Exercise is Eating. Are you Eating Enough?
Nov 09, 2015
Have you ever thought about that before…I mean REALLY thought about it?
Exercise IS eating!
Every time you exercise, you are actually eating a meal—a meal of YOURSELF!! When a person “exercises,” in an effort to “lose weight,” what they are really trying to do is get their body to “eat up” stored energy (i.e. FAT) rather than “running on” exclusively the food they’ve put into their mouth. I’m not sure if you have ever thought about exercise this way before, but that’s exactly what it is. Every time you get done running on a treadmill or elliptical, the machine is essentially telling you the number of calories you just ate (burned)? If it says 200 calories, this means you just ate a 200 calorie meal (of yourself)! If you wear a device like a Fitbit as you go throughout your day, it’s actually telling you how many calories you are “eating up” as you move. The number of calories you burn in a typical 1-hour workout will largely depend on several key factors, such as: age, gender, the climate, weight, muscle mass-to-fat ratio, the length and intensity of your workout, etc.

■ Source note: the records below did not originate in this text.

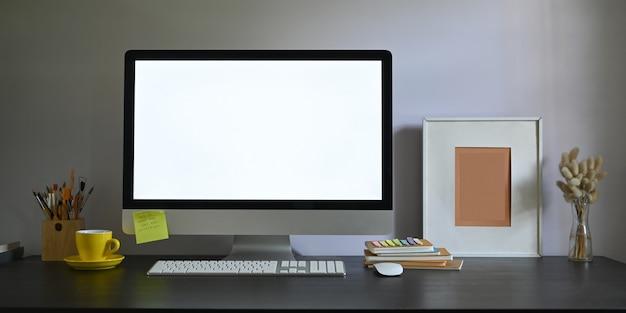 작업 공간 빈 화면 컴퓨터 모니터의 사진 책상에 퍼 팅과 액자, 연필 홀더, 책의 스택, 무선 마우스, 키보드, 커피 컵과 꽃병에 야생 잔디로 둘러싸인. 프리미엄 사진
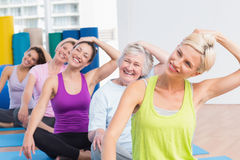 Women doing neck exercise at fitness club Royalty Free Stock Photography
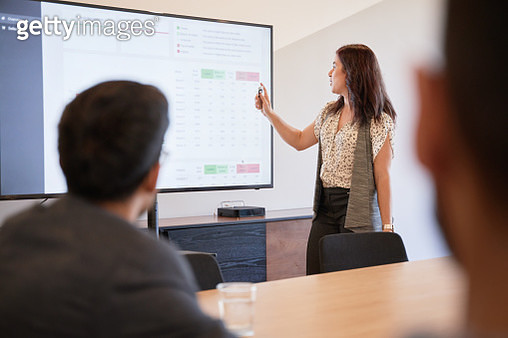 Businesswoman using graphs on screen in business meeting - gettyimageskorea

For example, a man weighing 160 pounds who runs at an 8-mile per-hour pace for a full hour may burn close to 861 calories. However, a man weighing 240 pounds who runs the same distance, at the same pace, would burn approximately 1,286 calories!! Running a 5K may potentially burn anywhere from 350-600 calories. Running a marathon, on the other hand, would be about 2,500! Ideally, the calories you are “burning/eating” would be coming from “internal” stores of energy in the form of: fat, protein, and carbohydrate that are stockpiled in the body (but ideally, mostly from stored fat). Unfortunately, as we’ll see in a minute, this is not always the case. For now, it’s important to understand that “Exercise IS Eating.” In fact, just for fun, the next timeyou’re headed out the door on your way to work-out and your significant other asks where you’re going, you can honestly say,
“I’m just going out to get a bite to eat.”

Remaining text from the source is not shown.